Did you know that the first “religious” Daoist community came up with a list of nine principles that summarize the entire Dao De Jing?
In the year 142 C.E., a certain Zhang Dao Ling had a vision of Laozi and subsequently established the Tianshi Daoist tradition – the Way of Celestial Mastery. Attributed to him is a text called the Xiang-Er (想爾), which I like to translate as “missing you”. In addition to a commentary on DDJ chapters 3-37, as well as numerous rules for Tianshi adepts, the text includes 9 mandates that distill Laozi’s key teaching points to guide adepts into Laozi’s fruition. As such, they contain essential guidance for how to comport ourselves in formal meditation & qi-cultivation, as well as in informal conduct (daily life).

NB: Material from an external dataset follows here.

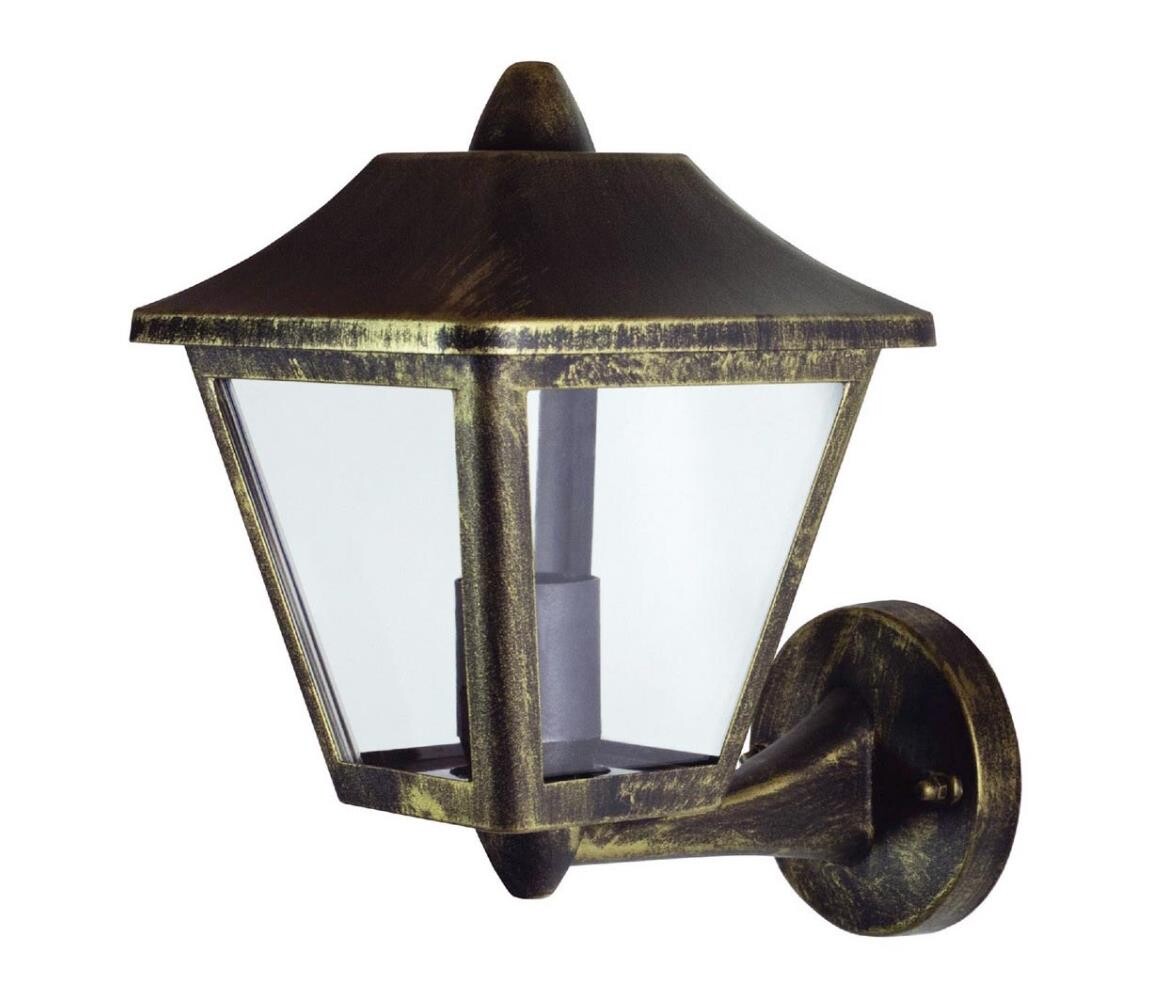 Ledvance - Venkovní nástěnné svítidlo ENDURA 1xE27/60W/230V IP44 4058075206229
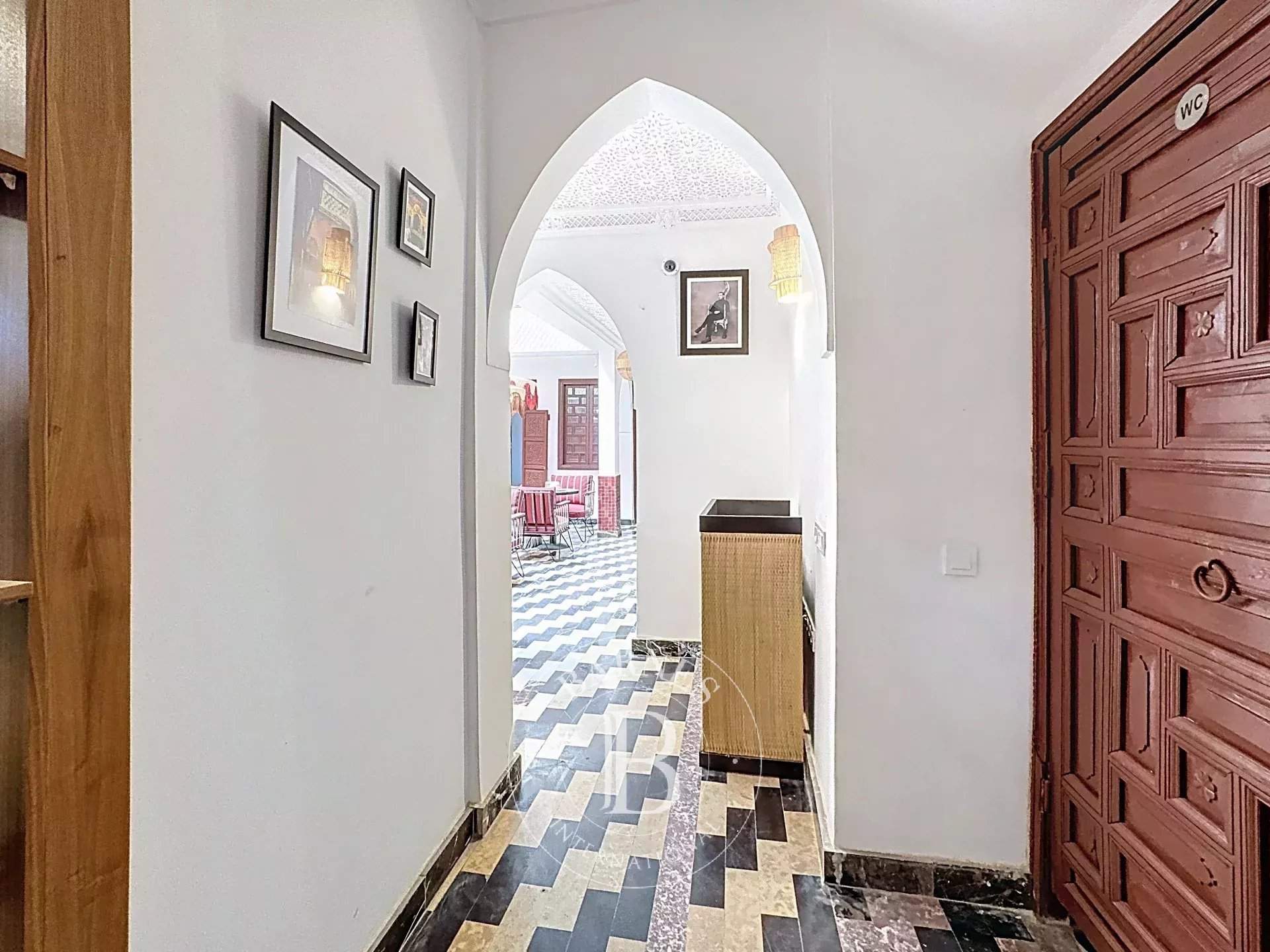 Marrakech  - Riad 6 Cuartos - picture 8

According to orthodox Daoism, the mandates are guidelines for how we conduct ourselves when we are fully in touch with our nature. They are, importantly, not a list of moral rules or commandments that we impose upon ourselves – they are simply the way we actually are. If we find ourselves out of touch with our nature (“missing you”), these mandates help to bring us back.
My teacher said “if this was all you had, it would be enough.” In our school, we use these mandates as precepts and recite them in our daily ritual practice. We also have unpublished commentaries about what each of these mandates mean with regard to meditation & qi-cultivation. But it’s not really enough just to read the mandates or a commentary – they are intended to trigger an exchange between teacher & disciple that in turn triggers a process within.
I’m a little hesitant to post them without a personal discussion – these translations are provisional and need to be unpacked in the context of formal practice, but they are published in different translations anyway so here they are:
Extinguish effort (wúwéi, 無為)
Remain soft & weak (róuruò, 柔弱)
Preserve the feminine, do not initiate activity (shǒucí wùxiāndòng, 守雌勿先动)
Remain nameless (wúmíng, 無名)
Remain clear & calm (qīngjìng, 清静)
Function with competence & benevolence (zhūshàn, 诸善)
Relinquish desire (wúyù, 無欲)
Cease with sufficiency (zhīzhǐ shīrènwéi, 知止师认为)
Relax aggression (tuīràng, 推让)
With gratitude to Zhang Dao Ling. Let’s keep his teaching alive.